Livre jupe

« La jupe de correspondance »

Folio d’or de l’exposition concours de livres d’artiste 2012 à Albi

C’est une correspondance de 22 ans qui est au départ de ce livre-objet. Une écriture de réconciliation avec ce qui fut vécu d’abord comme une impasse, une histoire impossible, un amour sans réciprocité, devenu avec le temps, une amitié partagée.

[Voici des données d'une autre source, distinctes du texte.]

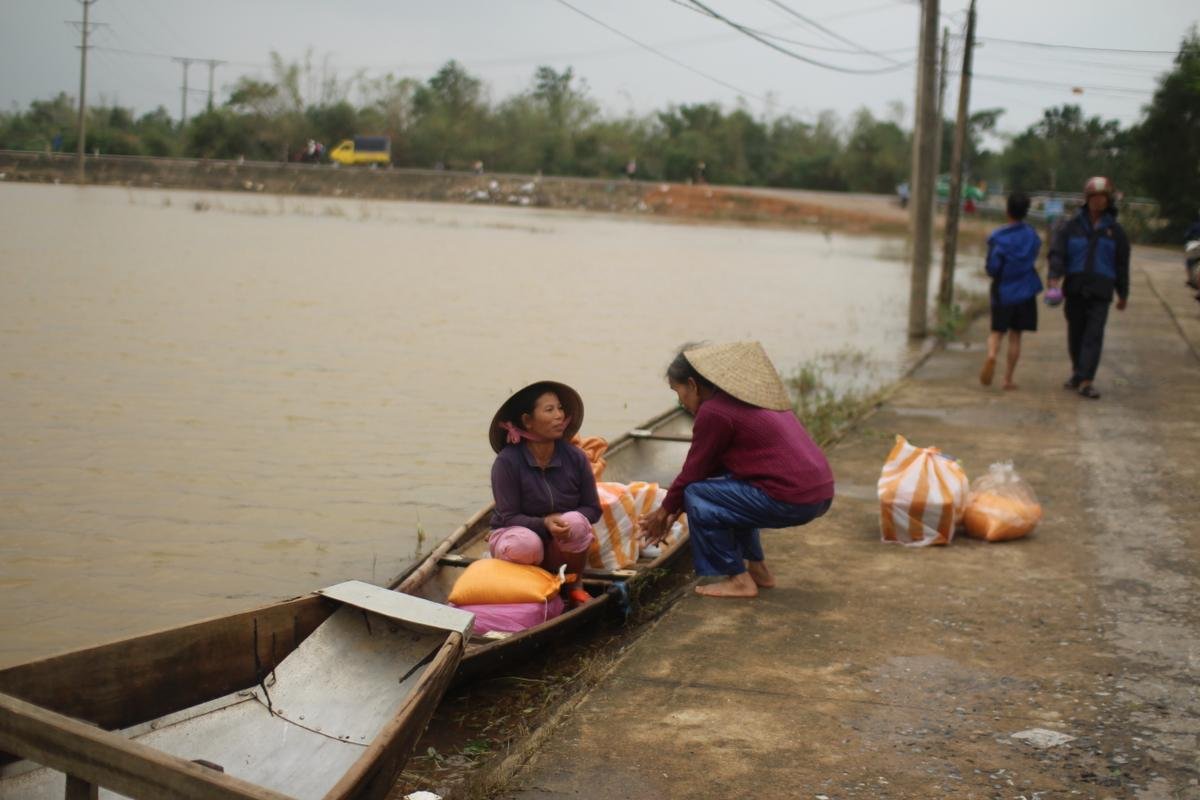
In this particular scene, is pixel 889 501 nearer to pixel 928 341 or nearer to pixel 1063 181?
pixel 928 341

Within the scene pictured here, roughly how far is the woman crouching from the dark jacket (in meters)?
6.51

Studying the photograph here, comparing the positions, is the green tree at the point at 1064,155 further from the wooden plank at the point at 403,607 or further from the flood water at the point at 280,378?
the wooden plank at the point at 403,607

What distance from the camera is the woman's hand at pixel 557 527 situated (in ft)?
18.6

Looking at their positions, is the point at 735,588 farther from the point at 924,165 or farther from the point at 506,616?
the point at 924,165

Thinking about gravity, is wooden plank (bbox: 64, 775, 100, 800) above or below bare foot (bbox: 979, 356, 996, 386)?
below

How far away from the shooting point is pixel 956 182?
17297mm

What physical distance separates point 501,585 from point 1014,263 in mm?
7353

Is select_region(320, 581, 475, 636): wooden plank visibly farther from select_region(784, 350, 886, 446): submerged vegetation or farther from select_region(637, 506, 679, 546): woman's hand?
select_region(784, 350, 886, 446): submerged vegetation

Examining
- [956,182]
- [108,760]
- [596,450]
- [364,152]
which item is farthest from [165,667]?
[364,152]

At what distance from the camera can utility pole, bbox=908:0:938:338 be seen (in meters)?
15.5

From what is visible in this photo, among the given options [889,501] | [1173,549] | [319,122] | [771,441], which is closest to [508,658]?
[771,441]

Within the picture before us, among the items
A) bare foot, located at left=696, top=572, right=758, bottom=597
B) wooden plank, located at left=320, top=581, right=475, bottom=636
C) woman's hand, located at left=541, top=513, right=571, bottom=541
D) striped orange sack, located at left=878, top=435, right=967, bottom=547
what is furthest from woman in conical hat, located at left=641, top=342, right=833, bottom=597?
wooden plank, located at left=320, top=581, right=475, bottom=636

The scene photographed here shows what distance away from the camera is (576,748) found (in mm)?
4383

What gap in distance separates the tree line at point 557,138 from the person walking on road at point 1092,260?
171ft
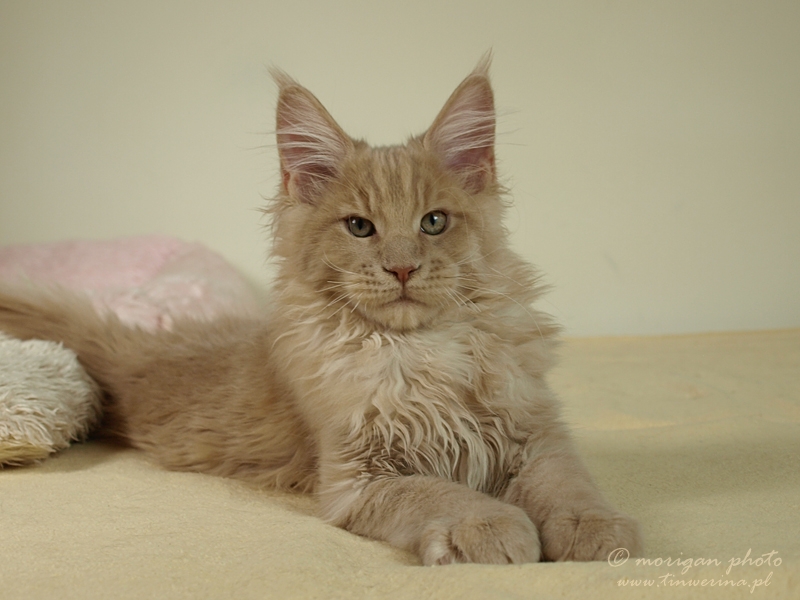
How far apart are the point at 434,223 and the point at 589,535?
2.22 ft

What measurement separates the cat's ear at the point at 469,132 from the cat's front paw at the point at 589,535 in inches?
29.8

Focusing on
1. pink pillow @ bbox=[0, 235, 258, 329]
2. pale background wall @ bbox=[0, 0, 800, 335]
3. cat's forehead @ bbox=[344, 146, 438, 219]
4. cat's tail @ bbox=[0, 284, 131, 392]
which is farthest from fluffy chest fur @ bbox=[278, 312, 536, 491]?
pale background wall @ bbox=[0, 0, 800, 335]

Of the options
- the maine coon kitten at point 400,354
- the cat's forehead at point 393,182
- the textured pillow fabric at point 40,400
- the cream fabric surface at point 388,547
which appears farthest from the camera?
the textured pillow fabric at point 40,400

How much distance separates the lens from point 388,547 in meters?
1.17

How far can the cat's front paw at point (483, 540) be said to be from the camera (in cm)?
102

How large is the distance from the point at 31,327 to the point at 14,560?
117 cm

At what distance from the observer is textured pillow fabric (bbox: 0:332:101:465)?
1630mm

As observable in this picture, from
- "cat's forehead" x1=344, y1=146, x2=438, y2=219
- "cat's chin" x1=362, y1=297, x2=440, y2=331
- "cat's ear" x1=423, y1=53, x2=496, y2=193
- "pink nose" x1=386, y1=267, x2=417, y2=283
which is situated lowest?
"cat's chin" x1=362, y1=297, x2=440, y2=331

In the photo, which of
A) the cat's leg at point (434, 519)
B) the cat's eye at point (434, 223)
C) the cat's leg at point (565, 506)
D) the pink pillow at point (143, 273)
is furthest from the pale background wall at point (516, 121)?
the cat's leg at point (434, 519)

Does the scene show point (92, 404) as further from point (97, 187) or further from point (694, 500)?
point (97, 187)

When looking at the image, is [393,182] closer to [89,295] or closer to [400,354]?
[400,354]

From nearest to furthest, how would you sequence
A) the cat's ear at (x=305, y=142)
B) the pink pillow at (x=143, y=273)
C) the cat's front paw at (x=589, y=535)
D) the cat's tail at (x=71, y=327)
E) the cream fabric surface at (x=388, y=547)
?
the cream fabric surface at (x=388, y=547) → the cat's front paw at (x=589, y=535) → the cat's ear at (x=305, y=142) → the cat's tail at (x=71, y=327) → the pink pillow at (x=143, y=273)

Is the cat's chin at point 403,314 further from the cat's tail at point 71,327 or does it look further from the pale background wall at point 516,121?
the pale background wall at point 516,121

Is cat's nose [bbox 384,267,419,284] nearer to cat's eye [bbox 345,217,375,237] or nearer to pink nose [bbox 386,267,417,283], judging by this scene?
pink nose [bbox 386,267,417,283]
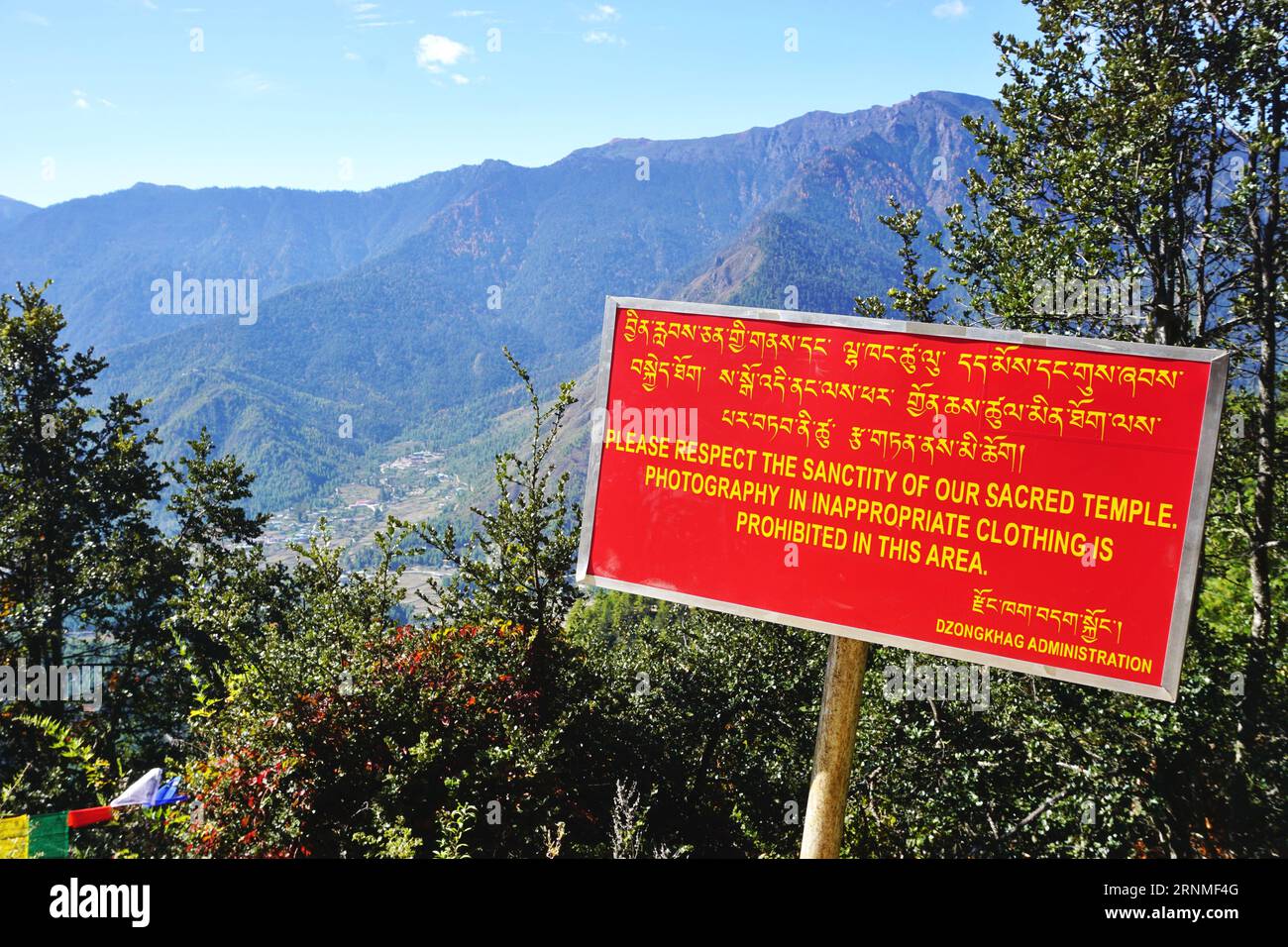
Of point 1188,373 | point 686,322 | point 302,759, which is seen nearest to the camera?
point 1188,373

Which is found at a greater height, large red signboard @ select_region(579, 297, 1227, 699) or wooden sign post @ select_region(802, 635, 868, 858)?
large red signboard @ select_region(579, 297, 1227, 699)

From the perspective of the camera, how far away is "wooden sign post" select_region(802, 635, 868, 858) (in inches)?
199

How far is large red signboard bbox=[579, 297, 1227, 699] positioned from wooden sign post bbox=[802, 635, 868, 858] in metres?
0.48

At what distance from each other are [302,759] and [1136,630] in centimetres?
710

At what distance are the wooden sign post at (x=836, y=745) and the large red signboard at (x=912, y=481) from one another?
1.59ft

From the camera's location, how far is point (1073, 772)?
8078 millimetres

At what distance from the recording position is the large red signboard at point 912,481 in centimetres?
417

Ces mots ne peuvent se transcrire que sur le papier que je fabrique, avec des plantes locales, transformées par l’alchimie des cuissons, en celluloses. La cueillette des plantes, les différentes étapes de fabrication mobilisent mon corps, mes mains, un savoir-faire artisanal (œuvre de vie dont l’art se transmet dans le temps) et cela contribue à faire du papier naturel obtenu, une matière peau. Cette peau représentée est prête à recevoir les mots de ma renaissance à la relation.

Je voulais que cet objet puisse être porté, porté par une femme, comme on porte un vêtement, correspondance d’humeur avec cette histoire, qui s’accorde à une expression de plus en plus intime. Je voulais aussi que le texte soit lisible, qu’on puisse le parcourir en tournant les pages. J’ai donc utilisé un patron de « jupe en accordéon » où chaque page est un pan de la jupe. Les pages sont des trapèzes de 6cm x 45cm x 32cm, cousus de fil rouge. Ils sont reliés par un cordon qui devient en l’ouvrant la ceinture d’une jupe (à l’image de la jeune danseuse de Degas).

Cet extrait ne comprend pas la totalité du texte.